* _Given text_:
------

= Christine El Mahdy =

British egyptologist

Christine El Mahdy (née Hobson, born Christine Margaret Bamford; 31 May 1950 – 7 February 2008) was an English Egyptologist, lecturer and author.

== Career ==
El Mahdy was a specialist in the Amarna Period and the pharaoh Tutankhamun. She used archaeological and historical evidence to reconstruct the life of the boy King and the cause of his death, and re-evaluated the embellishment of the story of the revenge curse and discovery of his tomb. She also wrote about techniques for embalming the dead, the origins, superstitions and purpose of mummification, and the traditional nature of ancient Egyptians in art, medicine and architecture. She was an expert on the Coptic language.

She lectured at Yeovil College, directed the Egyptian society and worked with the British School of Egyptology. She was employed for a time in the Egyptian department at the Bolton Museum and was responsible for the display of Egyptian material at the Liverpool University Museum.

------

* _Supplied information_:
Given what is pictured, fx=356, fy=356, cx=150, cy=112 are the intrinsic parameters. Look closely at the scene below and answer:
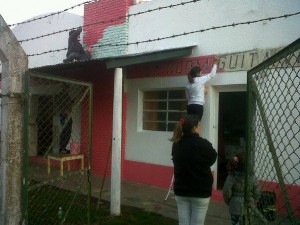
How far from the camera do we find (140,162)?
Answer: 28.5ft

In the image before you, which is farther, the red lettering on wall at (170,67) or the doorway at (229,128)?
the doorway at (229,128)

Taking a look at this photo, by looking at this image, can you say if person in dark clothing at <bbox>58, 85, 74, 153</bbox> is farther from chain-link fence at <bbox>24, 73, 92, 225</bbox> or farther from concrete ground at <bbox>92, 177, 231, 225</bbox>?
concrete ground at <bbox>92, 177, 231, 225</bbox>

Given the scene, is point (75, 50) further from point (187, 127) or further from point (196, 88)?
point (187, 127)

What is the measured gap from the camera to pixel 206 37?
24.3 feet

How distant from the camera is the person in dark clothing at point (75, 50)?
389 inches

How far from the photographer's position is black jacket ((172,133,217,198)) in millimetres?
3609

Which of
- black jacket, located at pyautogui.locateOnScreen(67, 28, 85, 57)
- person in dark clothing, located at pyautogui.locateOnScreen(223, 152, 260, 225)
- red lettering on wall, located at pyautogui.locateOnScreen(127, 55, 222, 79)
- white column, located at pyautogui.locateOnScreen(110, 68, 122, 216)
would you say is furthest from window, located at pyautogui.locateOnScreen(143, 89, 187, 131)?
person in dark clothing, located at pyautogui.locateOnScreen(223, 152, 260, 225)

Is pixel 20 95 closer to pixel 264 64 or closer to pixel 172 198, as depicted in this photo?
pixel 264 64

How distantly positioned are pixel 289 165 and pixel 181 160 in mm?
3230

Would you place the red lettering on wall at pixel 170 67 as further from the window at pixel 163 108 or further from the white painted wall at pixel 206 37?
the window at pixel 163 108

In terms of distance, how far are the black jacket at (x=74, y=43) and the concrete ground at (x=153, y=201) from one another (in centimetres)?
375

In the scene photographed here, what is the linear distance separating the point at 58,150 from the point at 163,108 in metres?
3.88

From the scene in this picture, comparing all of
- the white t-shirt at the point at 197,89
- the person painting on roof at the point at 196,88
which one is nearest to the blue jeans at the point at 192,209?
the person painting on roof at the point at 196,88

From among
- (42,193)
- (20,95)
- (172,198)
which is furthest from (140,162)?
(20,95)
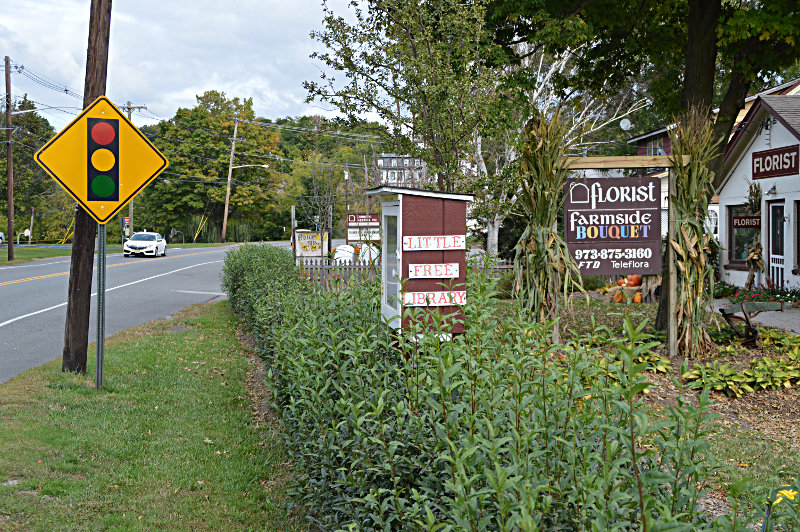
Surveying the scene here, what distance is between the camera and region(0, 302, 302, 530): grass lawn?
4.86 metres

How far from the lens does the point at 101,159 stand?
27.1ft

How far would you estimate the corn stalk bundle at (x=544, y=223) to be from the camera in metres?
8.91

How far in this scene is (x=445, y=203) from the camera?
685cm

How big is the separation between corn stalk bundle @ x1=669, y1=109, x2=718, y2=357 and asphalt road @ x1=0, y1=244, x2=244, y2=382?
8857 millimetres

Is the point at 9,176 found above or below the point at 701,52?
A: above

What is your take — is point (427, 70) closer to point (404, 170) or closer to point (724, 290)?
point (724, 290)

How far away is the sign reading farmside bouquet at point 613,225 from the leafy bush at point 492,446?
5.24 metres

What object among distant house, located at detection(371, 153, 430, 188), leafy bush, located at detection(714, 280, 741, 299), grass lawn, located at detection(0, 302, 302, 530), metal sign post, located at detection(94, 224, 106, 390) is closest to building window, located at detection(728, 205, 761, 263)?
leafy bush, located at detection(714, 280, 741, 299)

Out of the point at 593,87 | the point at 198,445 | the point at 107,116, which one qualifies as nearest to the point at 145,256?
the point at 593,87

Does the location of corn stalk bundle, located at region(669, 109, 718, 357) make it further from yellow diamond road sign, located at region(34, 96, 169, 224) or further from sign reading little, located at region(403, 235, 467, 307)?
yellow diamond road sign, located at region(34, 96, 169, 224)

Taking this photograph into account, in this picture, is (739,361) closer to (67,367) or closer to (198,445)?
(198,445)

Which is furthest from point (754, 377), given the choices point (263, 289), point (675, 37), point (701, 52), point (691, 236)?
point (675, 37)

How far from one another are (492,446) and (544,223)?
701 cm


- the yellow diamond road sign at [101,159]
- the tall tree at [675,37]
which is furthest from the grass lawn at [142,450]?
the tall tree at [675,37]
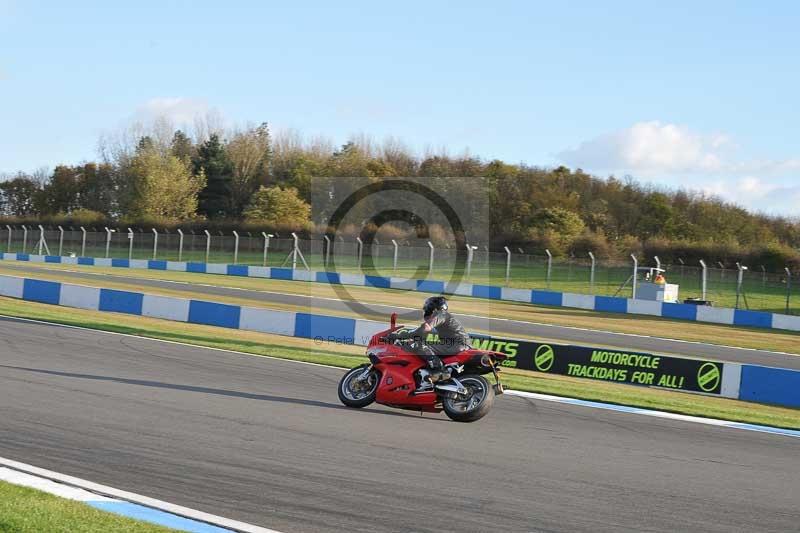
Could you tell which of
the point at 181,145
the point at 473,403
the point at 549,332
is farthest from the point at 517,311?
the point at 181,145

------

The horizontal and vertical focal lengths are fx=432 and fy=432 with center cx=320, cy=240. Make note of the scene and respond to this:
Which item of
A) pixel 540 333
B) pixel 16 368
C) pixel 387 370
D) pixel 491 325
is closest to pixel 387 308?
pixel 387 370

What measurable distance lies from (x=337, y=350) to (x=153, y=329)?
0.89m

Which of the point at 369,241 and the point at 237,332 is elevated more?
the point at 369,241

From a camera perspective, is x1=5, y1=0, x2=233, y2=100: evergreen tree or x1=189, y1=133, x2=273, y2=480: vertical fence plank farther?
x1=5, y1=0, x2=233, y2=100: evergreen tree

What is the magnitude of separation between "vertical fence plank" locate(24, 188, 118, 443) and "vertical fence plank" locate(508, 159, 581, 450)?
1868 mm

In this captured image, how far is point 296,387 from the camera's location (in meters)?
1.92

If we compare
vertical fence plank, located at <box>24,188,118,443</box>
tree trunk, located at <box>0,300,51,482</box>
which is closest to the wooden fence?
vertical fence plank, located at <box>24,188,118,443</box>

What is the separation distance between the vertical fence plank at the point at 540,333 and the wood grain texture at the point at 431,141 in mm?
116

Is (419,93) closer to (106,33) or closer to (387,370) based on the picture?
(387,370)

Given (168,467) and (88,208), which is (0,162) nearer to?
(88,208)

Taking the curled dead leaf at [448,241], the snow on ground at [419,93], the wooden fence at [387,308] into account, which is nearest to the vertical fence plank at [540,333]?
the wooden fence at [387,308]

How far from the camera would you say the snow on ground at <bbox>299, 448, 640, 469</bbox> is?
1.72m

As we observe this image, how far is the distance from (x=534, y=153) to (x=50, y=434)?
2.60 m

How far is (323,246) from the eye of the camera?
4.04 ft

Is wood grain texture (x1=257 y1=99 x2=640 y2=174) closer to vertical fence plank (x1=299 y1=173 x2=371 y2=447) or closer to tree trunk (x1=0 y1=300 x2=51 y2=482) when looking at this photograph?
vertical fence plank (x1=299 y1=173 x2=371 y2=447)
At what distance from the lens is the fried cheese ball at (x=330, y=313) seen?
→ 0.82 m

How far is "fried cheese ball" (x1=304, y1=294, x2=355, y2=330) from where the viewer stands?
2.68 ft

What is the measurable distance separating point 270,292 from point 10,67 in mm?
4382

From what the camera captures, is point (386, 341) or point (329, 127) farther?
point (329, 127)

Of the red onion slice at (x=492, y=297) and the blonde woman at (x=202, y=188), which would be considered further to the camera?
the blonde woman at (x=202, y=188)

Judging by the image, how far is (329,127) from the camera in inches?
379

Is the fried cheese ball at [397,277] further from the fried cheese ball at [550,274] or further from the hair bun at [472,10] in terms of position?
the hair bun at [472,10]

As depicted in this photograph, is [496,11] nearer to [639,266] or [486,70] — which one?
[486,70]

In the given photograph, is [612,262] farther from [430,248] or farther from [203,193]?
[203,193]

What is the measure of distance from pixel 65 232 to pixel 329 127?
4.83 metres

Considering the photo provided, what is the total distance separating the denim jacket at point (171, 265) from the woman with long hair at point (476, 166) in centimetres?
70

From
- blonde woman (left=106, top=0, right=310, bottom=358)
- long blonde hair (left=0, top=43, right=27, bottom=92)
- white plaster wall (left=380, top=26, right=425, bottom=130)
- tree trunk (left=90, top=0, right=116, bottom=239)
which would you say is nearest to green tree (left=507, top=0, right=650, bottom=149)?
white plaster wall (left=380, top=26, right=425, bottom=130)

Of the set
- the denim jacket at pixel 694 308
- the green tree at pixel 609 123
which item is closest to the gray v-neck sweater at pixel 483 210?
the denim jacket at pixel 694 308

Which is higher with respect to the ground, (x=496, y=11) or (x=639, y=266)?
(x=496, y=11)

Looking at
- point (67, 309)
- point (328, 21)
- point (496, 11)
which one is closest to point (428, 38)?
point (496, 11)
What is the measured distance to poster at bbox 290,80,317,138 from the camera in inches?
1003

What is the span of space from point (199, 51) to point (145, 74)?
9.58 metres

------

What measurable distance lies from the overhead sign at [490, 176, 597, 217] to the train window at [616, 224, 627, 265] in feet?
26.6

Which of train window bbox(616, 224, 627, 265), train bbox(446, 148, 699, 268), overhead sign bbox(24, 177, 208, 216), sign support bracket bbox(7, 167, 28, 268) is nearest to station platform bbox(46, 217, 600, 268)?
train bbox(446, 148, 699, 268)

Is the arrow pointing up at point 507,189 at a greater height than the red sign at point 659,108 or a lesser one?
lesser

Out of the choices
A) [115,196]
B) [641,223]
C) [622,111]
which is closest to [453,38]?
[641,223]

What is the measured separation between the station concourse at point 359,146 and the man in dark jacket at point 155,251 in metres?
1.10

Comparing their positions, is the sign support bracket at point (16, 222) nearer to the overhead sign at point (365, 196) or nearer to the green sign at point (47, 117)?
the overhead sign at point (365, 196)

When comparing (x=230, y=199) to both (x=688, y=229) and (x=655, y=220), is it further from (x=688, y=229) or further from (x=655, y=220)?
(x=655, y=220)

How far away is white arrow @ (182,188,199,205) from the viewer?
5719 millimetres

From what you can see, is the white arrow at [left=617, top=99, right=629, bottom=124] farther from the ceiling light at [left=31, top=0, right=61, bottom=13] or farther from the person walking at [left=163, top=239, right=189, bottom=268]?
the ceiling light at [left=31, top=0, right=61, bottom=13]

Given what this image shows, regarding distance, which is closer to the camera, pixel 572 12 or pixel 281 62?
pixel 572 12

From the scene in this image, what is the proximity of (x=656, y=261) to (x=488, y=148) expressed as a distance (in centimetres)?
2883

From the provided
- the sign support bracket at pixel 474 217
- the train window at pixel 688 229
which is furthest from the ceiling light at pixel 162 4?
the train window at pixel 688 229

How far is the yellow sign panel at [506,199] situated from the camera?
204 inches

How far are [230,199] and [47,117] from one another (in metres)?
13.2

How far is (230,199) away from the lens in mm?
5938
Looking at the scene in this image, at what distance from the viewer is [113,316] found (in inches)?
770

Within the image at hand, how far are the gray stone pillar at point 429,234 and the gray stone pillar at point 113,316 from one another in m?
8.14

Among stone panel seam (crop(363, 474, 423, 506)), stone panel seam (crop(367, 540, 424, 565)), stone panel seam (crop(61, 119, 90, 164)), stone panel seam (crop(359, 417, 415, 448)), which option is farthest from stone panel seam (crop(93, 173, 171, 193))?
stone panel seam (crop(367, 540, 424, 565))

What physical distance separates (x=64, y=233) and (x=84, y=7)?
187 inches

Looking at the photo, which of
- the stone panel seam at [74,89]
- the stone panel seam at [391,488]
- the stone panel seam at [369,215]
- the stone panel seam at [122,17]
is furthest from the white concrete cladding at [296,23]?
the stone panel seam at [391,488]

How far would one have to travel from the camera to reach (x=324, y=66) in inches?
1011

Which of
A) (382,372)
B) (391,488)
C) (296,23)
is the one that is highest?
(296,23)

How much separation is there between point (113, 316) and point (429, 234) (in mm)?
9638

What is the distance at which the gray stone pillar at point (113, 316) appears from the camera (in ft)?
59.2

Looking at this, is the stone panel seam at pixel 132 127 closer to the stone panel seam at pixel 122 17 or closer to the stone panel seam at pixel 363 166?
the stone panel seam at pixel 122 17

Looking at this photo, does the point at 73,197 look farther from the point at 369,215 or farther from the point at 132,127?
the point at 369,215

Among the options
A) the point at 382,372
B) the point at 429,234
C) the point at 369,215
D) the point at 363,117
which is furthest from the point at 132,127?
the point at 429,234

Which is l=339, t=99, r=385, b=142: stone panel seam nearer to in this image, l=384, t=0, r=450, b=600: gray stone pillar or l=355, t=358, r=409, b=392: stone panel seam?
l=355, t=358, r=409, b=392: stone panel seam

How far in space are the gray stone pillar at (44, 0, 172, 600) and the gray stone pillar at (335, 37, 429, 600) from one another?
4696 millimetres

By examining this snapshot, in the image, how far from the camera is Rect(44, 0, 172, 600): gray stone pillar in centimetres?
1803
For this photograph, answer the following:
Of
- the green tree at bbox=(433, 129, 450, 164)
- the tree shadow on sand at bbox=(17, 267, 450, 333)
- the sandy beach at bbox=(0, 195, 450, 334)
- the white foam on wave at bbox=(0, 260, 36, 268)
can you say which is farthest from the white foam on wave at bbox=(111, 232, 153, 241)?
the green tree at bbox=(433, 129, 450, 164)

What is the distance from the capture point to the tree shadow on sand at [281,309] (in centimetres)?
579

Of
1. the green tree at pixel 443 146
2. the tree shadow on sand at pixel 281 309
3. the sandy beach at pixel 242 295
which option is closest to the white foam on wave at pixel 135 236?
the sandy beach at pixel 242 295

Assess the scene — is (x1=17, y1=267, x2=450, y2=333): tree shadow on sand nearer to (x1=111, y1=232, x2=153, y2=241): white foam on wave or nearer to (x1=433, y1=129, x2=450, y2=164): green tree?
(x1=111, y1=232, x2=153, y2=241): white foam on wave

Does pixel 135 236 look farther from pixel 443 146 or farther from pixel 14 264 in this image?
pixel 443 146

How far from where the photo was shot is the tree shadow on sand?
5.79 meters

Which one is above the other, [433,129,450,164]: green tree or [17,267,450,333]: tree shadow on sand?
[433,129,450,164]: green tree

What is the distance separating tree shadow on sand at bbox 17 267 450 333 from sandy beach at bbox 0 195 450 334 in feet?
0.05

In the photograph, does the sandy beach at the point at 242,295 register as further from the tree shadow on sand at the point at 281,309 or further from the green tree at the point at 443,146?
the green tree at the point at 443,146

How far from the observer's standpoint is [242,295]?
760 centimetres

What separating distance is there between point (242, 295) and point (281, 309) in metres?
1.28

------

* _Brief 1_: According to the text on Christine El Mahdy, which language was she an expert on?
* _Brief 2_: Set down the part of the text on Christine El Mahdy from "British egyptologist" up to and including "lecturer and author.", word for word.
* _Brief 3_: Check these statements against the text on Christine El Mahdy, answering yes or no for each and quoting the words that decide it: (a) She was born in 1950. (b) She lectured at the Liverpool University Museum. (c) She worked in the Egyptian department at the Bolton Museum.

* _Written response 1_: The Coptic language.

* _Written response 2_:
British egyptologist

Christine El Mahdy (née Hobson, born Christine Margaret Bamford; 31 May 1950 – 7 February 2008) was an English Egyptologist, lecturer and author.

* _Written response 3_:
(a) Yes: "31 May 1950"
(b) No: "She lectured at Yeovil College"
(c) Yes: "She was employed for a time in the Egyptian department at the Bolton Museum"